Suspension of the vaginal vault to the uterosacral ligaments as initially described by Shull provides a more natural vaginal axis than sacrospinous ligament fixation. The procedure provides good apical support without significantly distorting the vaginal axis, and passage of sutures intraperitoneally can be cleaner and simpler than passage through retroperitoneal structures. A disadvantage of the procedure is that the uterosacral ligament may at times lie in close proximity to the ureter. Studies have shown that the ureter can become kinked when sutures are passed too far laterally. When we first began performing high uterosacral vaginal vault suspension as described by Shull and colleagues, we mobilized the tunica muscularis vaginae off the epithelium and suspended the epithelium and tunica muscularis separately, making sure that sutures were passed through the anterior and posterior vaginal walls. Figure 6-7 illustrates intraperitoneal suture placement for the McCall culdoplasty, the traditional uterosacral suspension, and the modified high uterosacral suspension.
Figure 6-7 Cross section of the pelvic floor demonstrating intraperitoneal placement of sutures for (1) McCall culdoplasty, (2) traditional uterosacral suspension, and (3) modified high uterosacral suspension. Note that high uterosacral suspension may involve passage of the suture through the coccygeus muscle–sacrospinous ligament (CSSL) complex, because a portion of the uterosacral ligament inserts into this structure.
(From Baggish MS, Karram MM. Atlas of Pelvic Anatomy and Gynecologic Surgery. 3rd ed. St Louis: Saunders; 2011.)
Over time, we realized that this practice led to a shorter vagina—one that, in some cases, was less than ideal for the patient. We began, therefore, to pass sutures through the full thickness of the posterior vaginal wall only. With this change in technique, we have been able to create a longer vagina—and this has not been at the expense of any increase in the incidence of cystocele or anterior enterocele.
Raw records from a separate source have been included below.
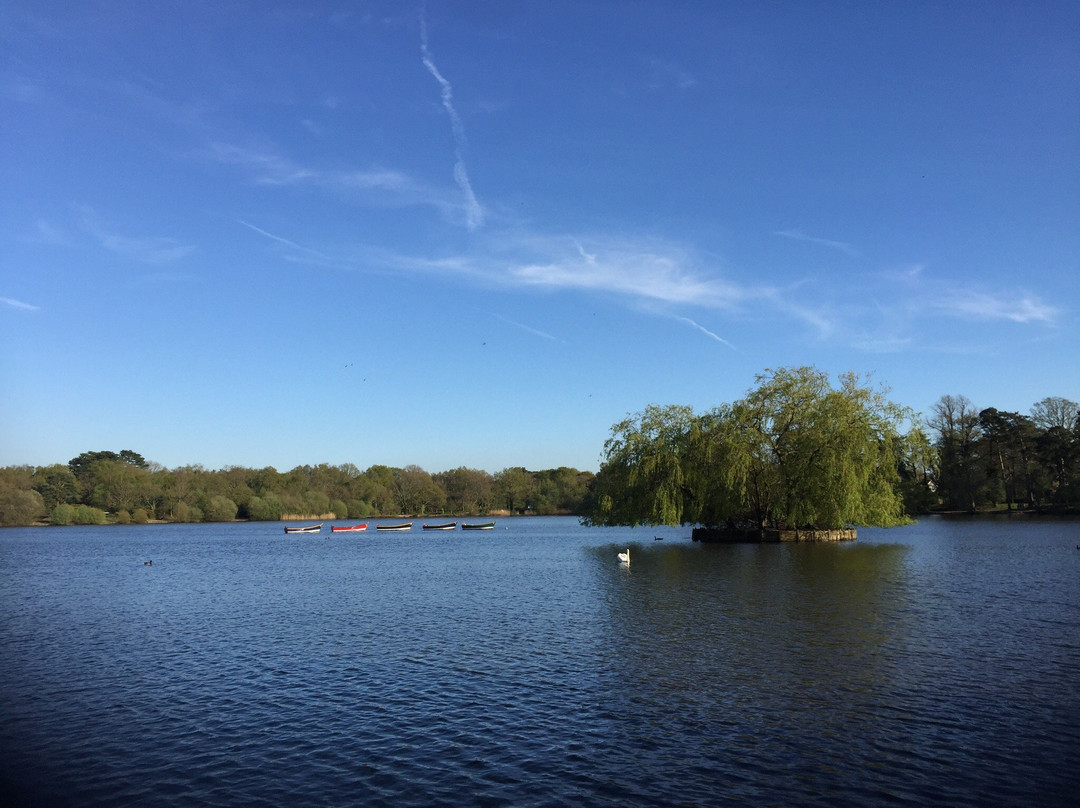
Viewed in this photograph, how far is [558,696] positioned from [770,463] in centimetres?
5289

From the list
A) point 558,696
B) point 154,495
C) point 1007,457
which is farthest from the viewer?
point 154,495

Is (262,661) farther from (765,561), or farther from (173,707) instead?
(765,561)

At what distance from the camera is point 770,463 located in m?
66.3

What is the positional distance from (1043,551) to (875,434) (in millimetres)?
15472

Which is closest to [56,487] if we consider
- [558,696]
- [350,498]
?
[350,498]

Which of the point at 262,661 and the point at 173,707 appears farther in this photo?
the point at 262,661

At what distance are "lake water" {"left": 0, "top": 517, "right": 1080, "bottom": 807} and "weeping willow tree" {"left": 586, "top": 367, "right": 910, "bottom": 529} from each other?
961 inches

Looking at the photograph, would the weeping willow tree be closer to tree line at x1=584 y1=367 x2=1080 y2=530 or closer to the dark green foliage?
tree line at x1=584 y1=367 x2=1080 y2=530

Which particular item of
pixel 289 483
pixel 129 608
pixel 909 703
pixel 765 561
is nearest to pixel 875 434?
pixel 765 561

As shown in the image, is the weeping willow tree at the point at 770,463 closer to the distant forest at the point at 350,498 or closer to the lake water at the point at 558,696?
the distant forest at the point at 350,498

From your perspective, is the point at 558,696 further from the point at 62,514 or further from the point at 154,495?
the point at 154,495

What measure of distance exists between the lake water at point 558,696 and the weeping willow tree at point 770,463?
961 inches

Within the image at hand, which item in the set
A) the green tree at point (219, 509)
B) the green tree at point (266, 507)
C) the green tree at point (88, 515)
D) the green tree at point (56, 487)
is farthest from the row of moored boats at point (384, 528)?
the green tree at point (56, 487)

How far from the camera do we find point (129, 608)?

Our experience directly contradicts the notion that fascial continuity is necessary for apical prolapse repair to be successful over the long term. This change in technique has also facilitated posterior vaginal wall support (Fig. 6-8). Also we initially thought that a large cul-de-sac needed to be obliterated in the midline with internal McCall-type stitches that are separate and distinct from the uterosacral suspension sutures. We no longer do this routinely because we believe that the numerous sutures that are passed through the full thickness of the posterior vaginal wall, including the peritoneum, effectively obliterate the enterocele and keep down the incidence of recurrent enterocele and high rectocele. Finally, we have come to realize that sutures placed medial and cephalad to the ischial spine are often passed through a portion of the coccygeus muscle–sacrospinous ligament complex (see Fig. 6-7).